An Iznik "Golden Horn" pottery Tondino Turkey, circa 1535-45
Provenance: The Scott family, Great Barr Hall; Sir Alan Barlow Collection, and by descent.
Published: Geza Fehervari, Islamic Pottery: A Comprehensive study based on the Barlow Collection, London, 1973, no. 201; Nurhan Atasoy and Julian Raby, Iznik: The Pottery of Ottoman Turkey, London, 1989, fig. 161.
Great Barr Hall in the Midlands was the family seat of the Scott family who first came to prominence in the 18th Century. Sir Joseph Scott was made a Baronet and became the MP for Worcester in the late 1700s. He rebuilt the Hall in the Strawberry Hill Gothic style in 1777, and later on, the famed architect, John Nash, had a hand in the design of the Hall. Sir Joseph took The Grand Tour, an extended holiday for the gentry who had come of age, and it is possible that this dish was acquired during this trip.

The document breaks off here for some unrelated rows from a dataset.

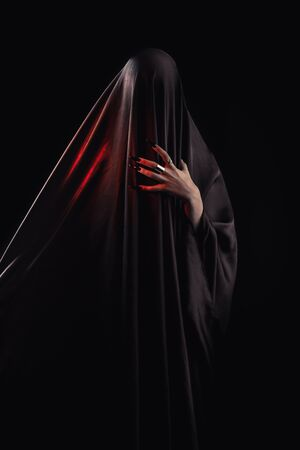 woman covered with black cloth stands on an isolated black background. faceless death concept. Reklamní fotografie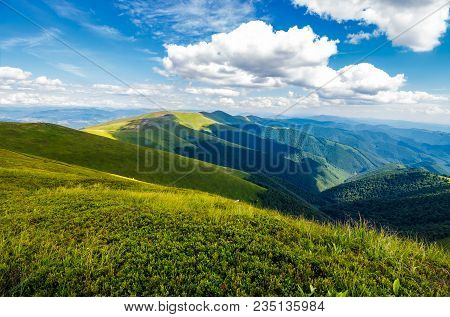Fluffy Clouds Over The Mountain Ridge. Gorgeous Summer Landscape Of Carpathian Alps. Fresh And Green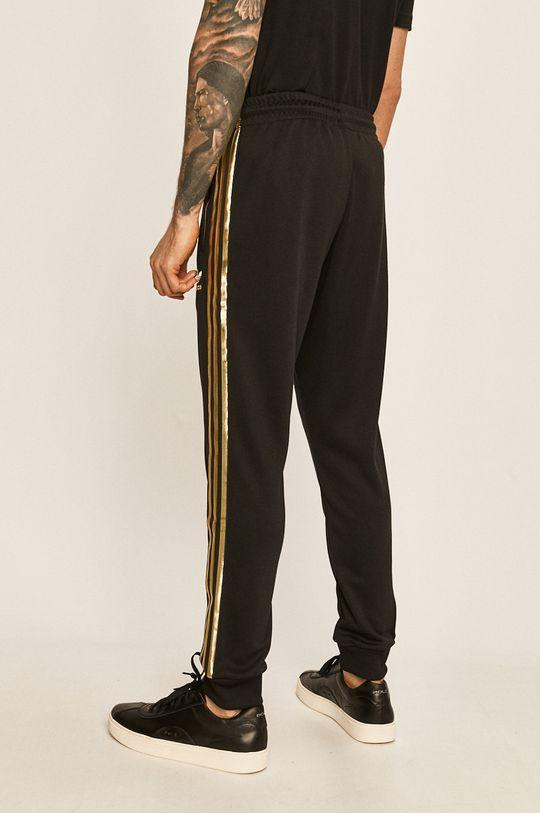 adidas Originals - Kalhoty Hlavní materiál: 100% Recyklovaný polyester Stahovák: 100% Polyester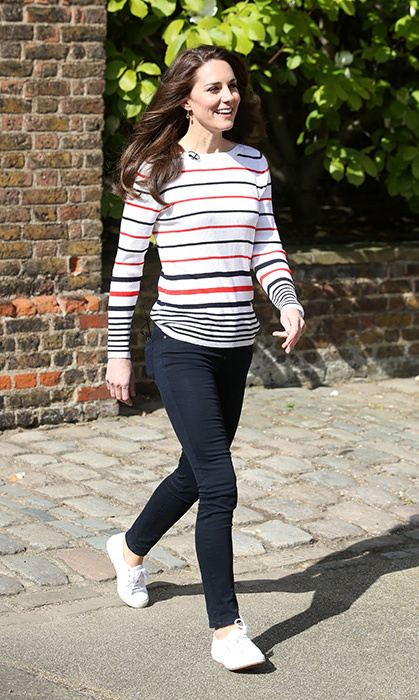 Stripes become her! Kate wore a fun long-sleeved T-shirt, navy pants and crisp white Superga sneakers to a 2017 reception for runners of Team Heads Together, a mental-health awareness campaign started by Kate, Prince Harry and Prince William.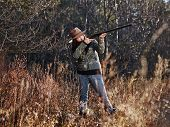 picture of shotgun  - Waterfowl hunting the female hunter use the shotgun autumnal bushes on background - JPG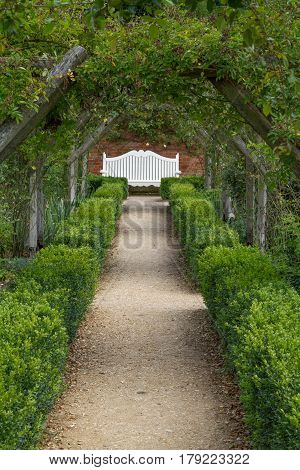 Manicured garden path ledaing to a white bench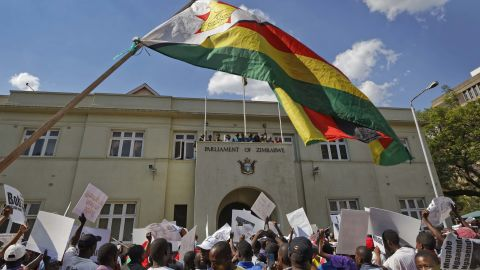 Demonstrators protest outside the Parliament building on November 21.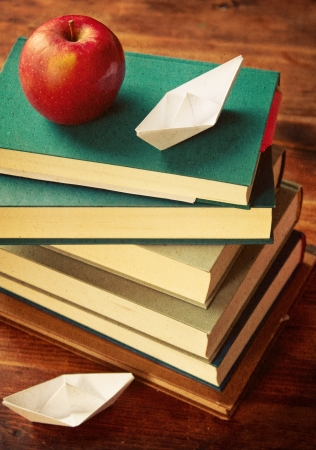 Vintage old books on wooden tabletop photo
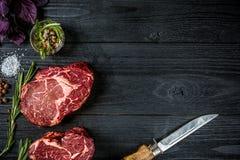 Nytt rått nötkött med basilika och en kvist av rosmarin med kniven med ett trähandtag på svart träbakgrund Top beskådar Arkivfoto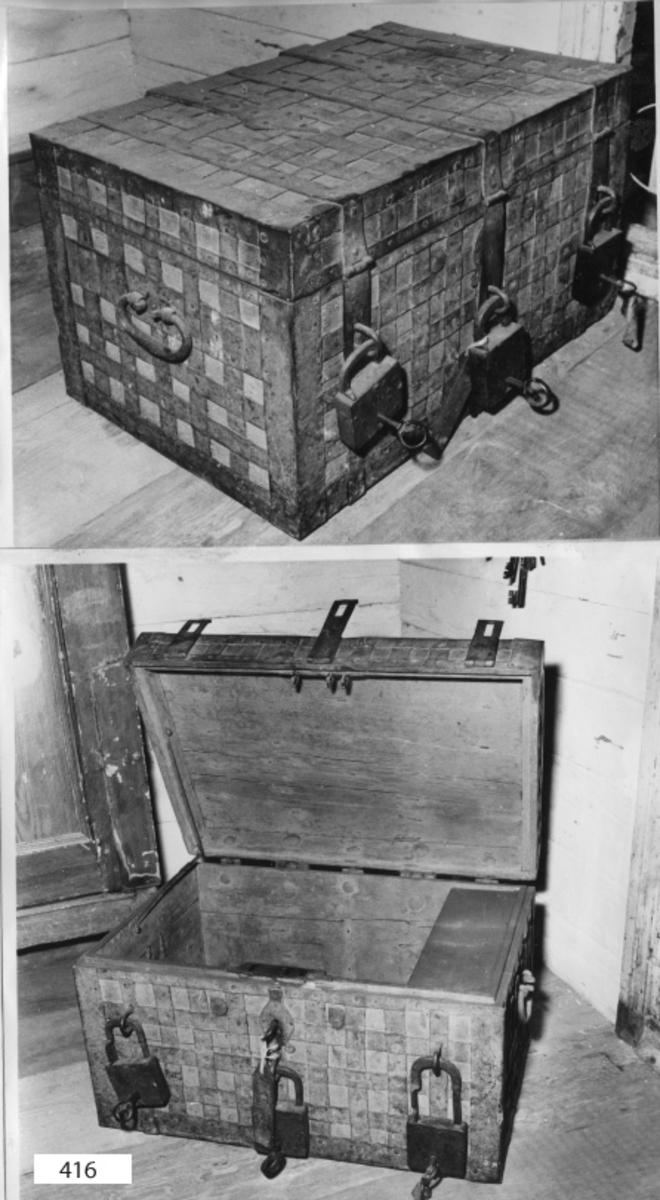 Kassakista, av trä, järnbeslagen och gråmålad samt försedd med 3 st olika hänglås. Den har i botten skruvhål för att kunna skruvas fast i golvet.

This is the first significant example of "Golden Horn" ware to have appared at auction for almost twenty years. It belongs to a small group of dishes of Italianate form - they all have a small central well and extremely wide rim, and the fact that they are of similar size has led to speculation that they may be part of the same service (Oliver Watson, Ceramics, in B.W Robinson et al, Islamic Art in the Keir Collection, London, 1988, no. c94. The others are in the Ashmolean Museum, Oxford (Atasoy and Raby, fig 329); the Victoria and Albert Museum, London (inv. no. 6590-1860, unpublished); Musee des Beaux Arts, Lyons (Soliman le Magnifique, Exhibition Catalogue, Grand Palais, 15th February - 14th May 1990, no. 164); the Keir Collection, Richmond (Watson, no. c94); and a Private Collection, Florence (Giovanni Curatola, Eredita' dell'Islam: Arte islamica in Italia, Venice, 1993, no. 229).

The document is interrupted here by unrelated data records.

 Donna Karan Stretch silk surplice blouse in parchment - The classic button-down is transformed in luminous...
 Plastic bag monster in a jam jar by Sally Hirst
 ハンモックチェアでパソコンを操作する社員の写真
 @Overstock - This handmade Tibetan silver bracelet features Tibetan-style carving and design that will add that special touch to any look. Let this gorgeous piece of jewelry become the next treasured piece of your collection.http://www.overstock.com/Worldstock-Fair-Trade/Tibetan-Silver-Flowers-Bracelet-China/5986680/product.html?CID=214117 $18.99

The name "Golden Horn" for these wares with a design of spirals punctuated by tiny rosettes and paired leaves branching left and right, is because a quantity of shards of this type were discovered when the foundations for the new post office was being dug on the south shore of the Golden Horn in Istanbul between 1905-9 (John Carswell, Iznik Pottery, London, 1998, p. 50). More recently, fragments of "Golden Horn" ware were excavated by Professor Aslanapa at Iznik in 1984 (Oktay Aslanapa et al, The Iznik Tile Kiln Excavations: The Second Round: 1981-1988, Istanbul, 1989, p. 149).
Dating is provided by a fragmentary bottle in the same style in the British Museum. The British Museum bottle which is dated 1529, is extremely important as it is one of only two dated vessels from the 16th Century (Atasoy/Raby, fig. 133).
Recently, Atasoy and Raby have argued that since this kind of decoration is used as background ornament in imperial monograms or tughra, that the appelation "tugrakes spiral style" is more appropriate since it enphasises the imperial connection (Atasoy/Raby, p. 108).